Now, some advocates and politicians are pushing to overhaul the state’s outdated food code as part of a long-standing struggle to protect vendors from harassment, fines, and legal troubles. But others worry the proposed regulations don’t prioritize food safety enough to protect consumers.
It’s a battle that has been playing out for years in the many major U.S. cities where vending is either banned or strictly regulated. After street food carts were legalized in Chicago in 2015, advocates had to fight to lower steep licensing fines, and vendors in the city still aren’t allowed to prepare food on their carts or at home. In New York, vendors are pushing to reform a system where they can pay upwards of $20,000 for one of a limited number of permits on the black market.

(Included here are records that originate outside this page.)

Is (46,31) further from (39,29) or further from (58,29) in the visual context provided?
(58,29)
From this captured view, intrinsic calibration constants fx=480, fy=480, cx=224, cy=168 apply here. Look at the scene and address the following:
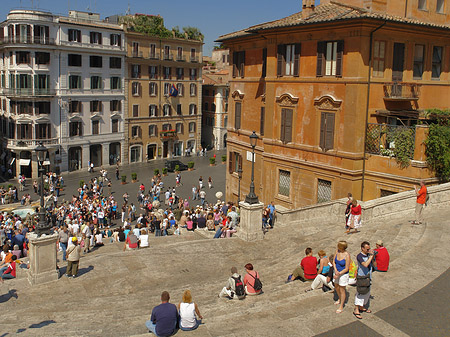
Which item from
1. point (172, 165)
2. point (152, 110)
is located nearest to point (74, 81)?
point (152, 110)

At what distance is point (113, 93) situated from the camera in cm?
5762

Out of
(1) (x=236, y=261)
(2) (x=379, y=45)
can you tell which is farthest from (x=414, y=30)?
(1) (x=236, y=261)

In L.A., where carts selling chili-topped fruits, pupusas, and tacos can be found on almost every corner, the vendor-led campaign to legalize street food began when a group of women in Boyle Heights started speaking out against vendor harassment in 2008. A decade later, after years of protests and packed city council meetings, both the state and city made vending legal, and L.A. handed out its first vending permit in 2020.

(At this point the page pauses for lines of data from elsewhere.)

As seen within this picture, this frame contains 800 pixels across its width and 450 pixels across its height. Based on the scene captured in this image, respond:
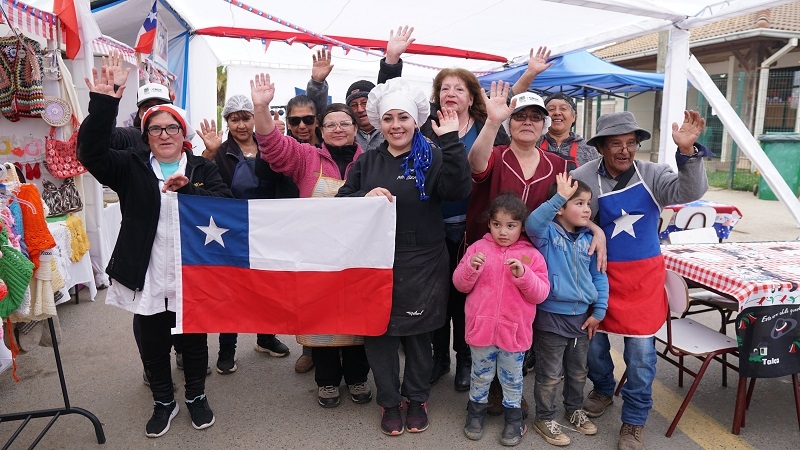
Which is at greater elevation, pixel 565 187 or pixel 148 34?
pixel 148 34

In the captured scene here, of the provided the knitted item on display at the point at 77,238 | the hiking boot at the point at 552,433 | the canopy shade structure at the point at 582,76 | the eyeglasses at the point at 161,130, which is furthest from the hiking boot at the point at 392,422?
the canopy shade structure at the point at 582,76

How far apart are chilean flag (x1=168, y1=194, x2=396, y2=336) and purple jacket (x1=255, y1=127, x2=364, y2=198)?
0.27 metres

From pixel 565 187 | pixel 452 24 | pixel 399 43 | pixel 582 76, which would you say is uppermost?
pixel 452 24

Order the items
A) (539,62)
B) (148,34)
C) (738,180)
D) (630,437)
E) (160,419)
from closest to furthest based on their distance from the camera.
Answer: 1. (630,437)
2. (160,419)
3. (539,62)
4. (148,34)
5. (738,180)

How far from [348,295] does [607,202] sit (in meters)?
1.54

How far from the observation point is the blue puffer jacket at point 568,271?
2.85 m

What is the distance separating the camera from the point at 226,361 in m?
3.97

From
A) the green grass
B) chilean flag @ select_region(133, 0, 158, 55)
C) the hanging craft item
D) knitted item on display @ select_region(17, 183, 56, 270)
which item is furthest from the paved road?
the green grass

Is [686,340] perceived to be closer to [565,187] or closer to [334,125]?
[565,187]

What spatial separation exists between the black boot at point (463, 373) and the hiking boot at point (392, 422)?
24.2 inches

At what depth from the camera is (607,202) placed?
2953 mm

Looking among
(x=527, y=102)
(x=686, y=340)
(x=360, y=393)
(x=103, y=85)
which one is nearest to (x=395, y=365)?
(x=360, y=393)

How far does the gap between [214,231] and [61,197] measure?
9.74 feet

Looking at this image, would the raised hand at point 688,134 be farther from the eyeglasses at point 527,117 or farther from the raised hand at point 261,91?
the raised hand at point 261,91
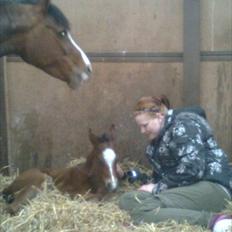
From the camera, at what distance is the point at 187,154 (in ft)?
18.4

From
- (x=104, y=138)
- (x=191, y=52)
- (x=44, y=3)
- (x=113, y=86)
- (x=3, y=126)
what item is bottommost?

“The general population really got behind it, because people love their vendors. And it made no sense for them to be cited,” says Carla De Paz, an organizer with Community Power Collective, which currently works with about 2,500 vendors in L.A.
She says that aside from being a critical source of income for those who need alternative options for work—such as seniors, single moms, undocumented individuals, or formerly incarcerated people—vendors are an irreplaceable part of in L.A.’s communities.
“Vendors provide affordable, healthy foods in neighborhoods that sometimes lack resources like grocery stores,” says De Paz. “They also activate space—there are a lot of streets in our neighborhoods that would otherwise be empty and lonely at night.”
Technically Legal, But Cost-Prohibitive
Years after the vending program’s launch, however, only 204 of the estimated 10,000 vendors that occupy L.A.’s sidewalks have received permits, according to the Department of Public Works.
A 2021 report from University of California, Los Angeles (UCLA) and Public Counsel asserted that one of the major reasons permit numbers have remained so low is the inability of vendors to acquire county public health licenses, which are a prerequisite. To obtain a license, vending operations have to comply with the rules for “mobile food facilities” laid out in California’s Retail Food Code.
Written before street vending was legalized, the state code is tailored toward food trucks and catering operations and requires that vendors have things like a three-basin sink, 20 gallons of water on hand at all times, and mechanical exhaust ventilation over hot cooking equipment. It also prohibits tasks like cutting fruit and reheating and hot-holding most foods—essentially banning vendors who sell items like tacos and fresh fruit out of carts.
An example of a compliant, made-to-order taco cart laid out in the report is nearly 17 feet long and is estimated to weigh about 1,200 to 1,800 pounds—if built to code, it would likely block the entire sidewalk.